I grew up being told– as I believe many Americans and especially people my age are– that I had Native American blood in me. Apparently there was Cherokee in my family tree, and I never questioned it. It was something I told people with pride when I was young, and used it as an explanation for my completely straight, thick hair and easily tanned skin. Not until I began my Native American literature class did I realize I didn’t really have a reason to proclaim, “I’m Native American!” I had no proof that I was Native American, and given the Ancestry results I got for Christmas last year, that remains true. I had no right to claim a culture that is not my own, and I am completely accepting of that. All of this, however, doesn’t change my love and appreciation for the culture and literature.

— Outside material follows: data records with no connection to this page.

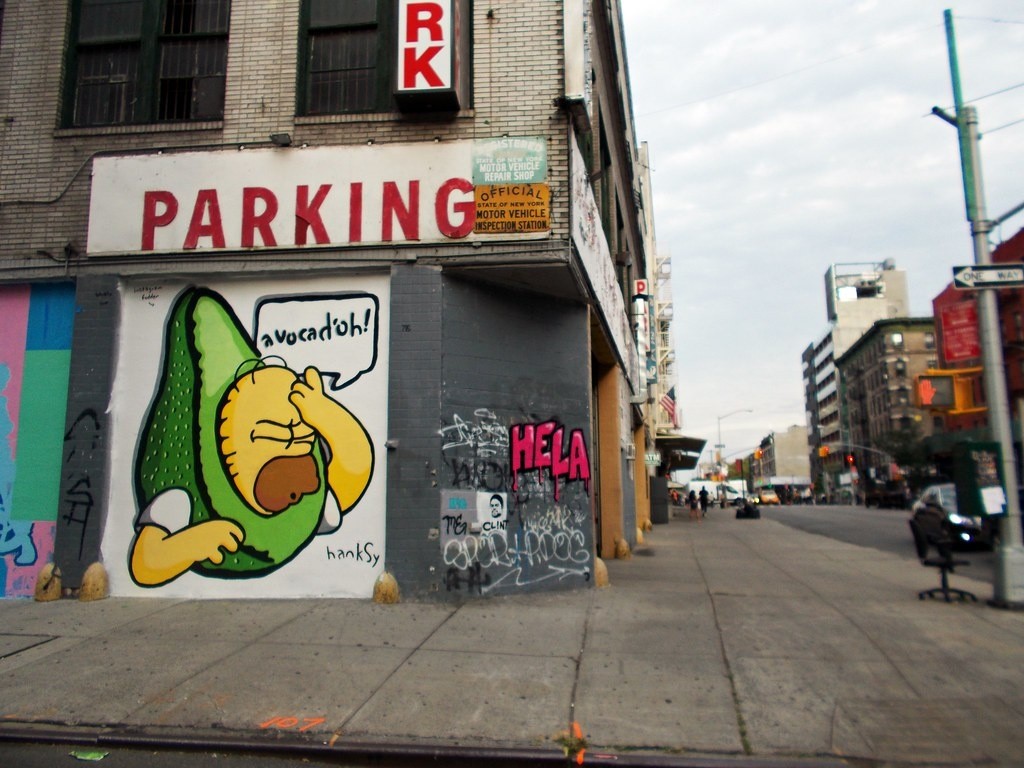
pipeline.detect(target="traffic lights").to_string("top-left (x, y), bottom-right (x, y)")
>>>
top-left (823, 448), bottom-right (829, 453)
top-left (911, 371), bottom-right (961, 410)
top-left (757, 449), bottom-right (764, 458)
top-left (849, 455), bottom-right (853, 463)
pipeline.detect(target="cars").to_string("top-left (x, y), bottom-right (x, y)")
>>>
top-left (912, 483), bottom-right (1008, 552)
top-left (758, 490), bottom-right (780, 506)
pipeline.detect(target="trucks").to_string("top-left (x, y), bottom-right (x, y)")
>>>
top-left (688, 481), bottom-right (743, 502)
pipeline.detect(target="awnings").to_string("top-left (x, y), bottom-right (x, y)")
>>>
top-left (670, 452), bottom-right (698, 469)
top-left (656, 432), bottom-right (707, 453)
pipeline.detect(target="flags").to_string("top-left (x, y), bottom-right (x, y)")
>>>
top-left (661, 387), bottom-right (677, 426)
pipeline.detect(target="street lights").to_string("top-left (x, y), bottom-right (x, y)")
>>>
top-left (717, 409), bottom-right (753, 470)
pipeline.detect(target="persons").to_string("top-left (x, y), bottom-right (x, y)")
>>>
top-left (700, 486), bottom-right (708, 517)
top-left (672, 490), bottom-right (678, 505)
top-left (689, 490), bottom-right (701, 521)
top-left (804, 488), bottom-right (812, 504)
top-left (743, 499), bottom-right (752, 517)
top-left (721, 495), bottom-right (725, 508)
top-left (709, 492), bottom-right (714, 507)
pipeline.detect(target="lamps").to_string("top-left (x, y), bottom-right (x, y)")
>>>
top-left (268, 133), bottom-right (292, 147)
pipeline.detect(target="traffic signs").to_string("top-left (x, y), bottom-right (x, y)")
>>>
top-left (952, 262), bottom-right (1024, 291)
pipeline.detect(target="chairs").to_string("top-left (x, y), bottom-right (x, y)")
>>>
top-left (909, 518), bottom-right (976, 601)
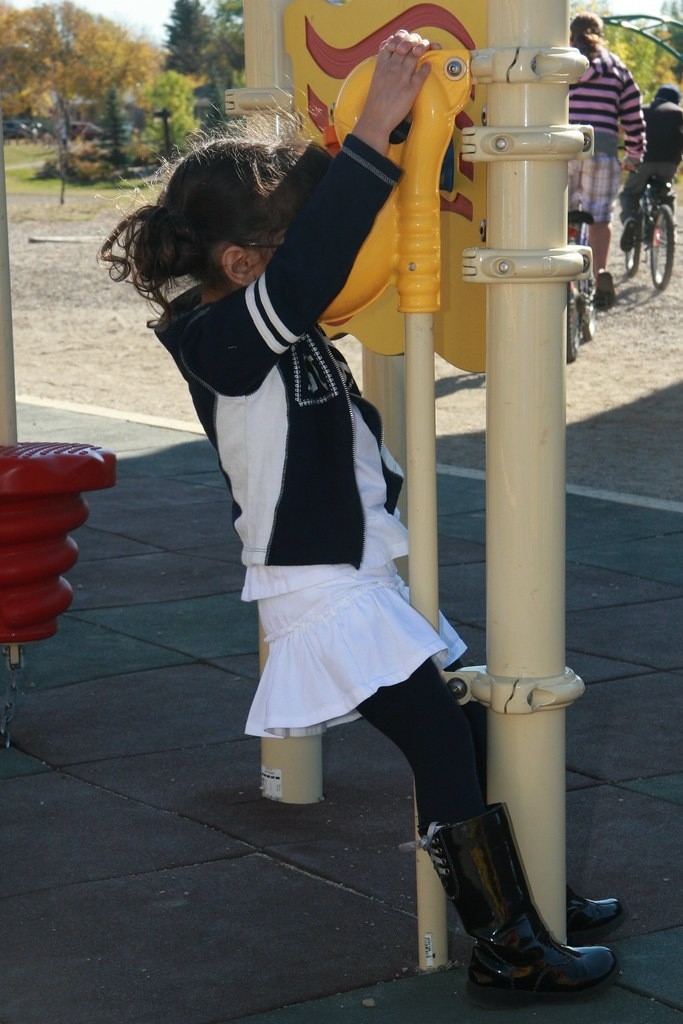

I had never heard of “Love Medicine” before my professor in my advanced fiction writing class recommended the collection. I’m not normally a great fan of short story collections. I do enjoy short stories, but I can only read a few at a time. After reading a collection in a short time span, all the stories tend to get jumbled in my head. Erdrich did something different though. In “Love Medicine,” she follows one family, but jumps through perspectives, time, and place fluidly, only denoting when something changes by a switch of name or an extra large space between paragraphs. A family tree is placed at the front of the book, just so a reader can keep everyone and everything straight. It was easy for me to fall into this story of love and kinship, and all of the problems that come with a family.

Erdrich expertly handles the issues faced in her novel. The characters deal with heartbreak, death, PTSD, alcoholism, mental disorders, and all of it feels extremely real. I could meet one of these characters on the street, and they would be fully fleshed out, as real as I am while I sit here typing this out. There are no characters in her stories that are white knights, and there are no characters in her stories that are complete villains either. Each character is horribly, horribly flawed, and yet beautifully human at the same time. These characters become people you feel for and relate to. I found myself rooting for Lipsha Morrissey when he was faced with discovering who his mother truly was, and I found myself heartbroken when Marie Kashpaw realized her husband’s infidelity.

Above and within all of the stories swirls Erdrich’s beautiful prose. She writes in a way that is dream-like. A scene as simple as a bus pulling into a city terminal becomes indescribably gorgeous:

“The bus came upon the city and the lights grew denser, reflecting up into the cloud cover, a transparent orange-pink that floated over the winking points of signs and low black buildings. The street looked slick, deep green, from the windows of the bus.”

I love the way a wet street looks under a stoplight– the way the red light reflecting on the asphalt makes the whole world feel charged, waiting for a spark to ignite it. This is the way Louise Erdrich writes her stories. Her narratives are charged, coiled dynamite like a rattlesnake, ready to blow a hole through your preconceived notions of the world.

As I’ve said before, even if I am not a part of Native American culture, I greatly admire the beautiful literature that it has produced. From Louise Erdrich to Leslie Marmon Silko, Native American authors are making their voices heard in big ways. Their stories may not always be kind or gentle– in fact, they are often the opposite. Erdrich and Silko especially pull no punches when it comes to their literature, and that may in fact be the most haunting part of their stories. A reader is left with imagery, characters, and narratives that they cannot possibly forget.

If you’d ever like to dream in the daylight, “Love Medicine” will give you a home.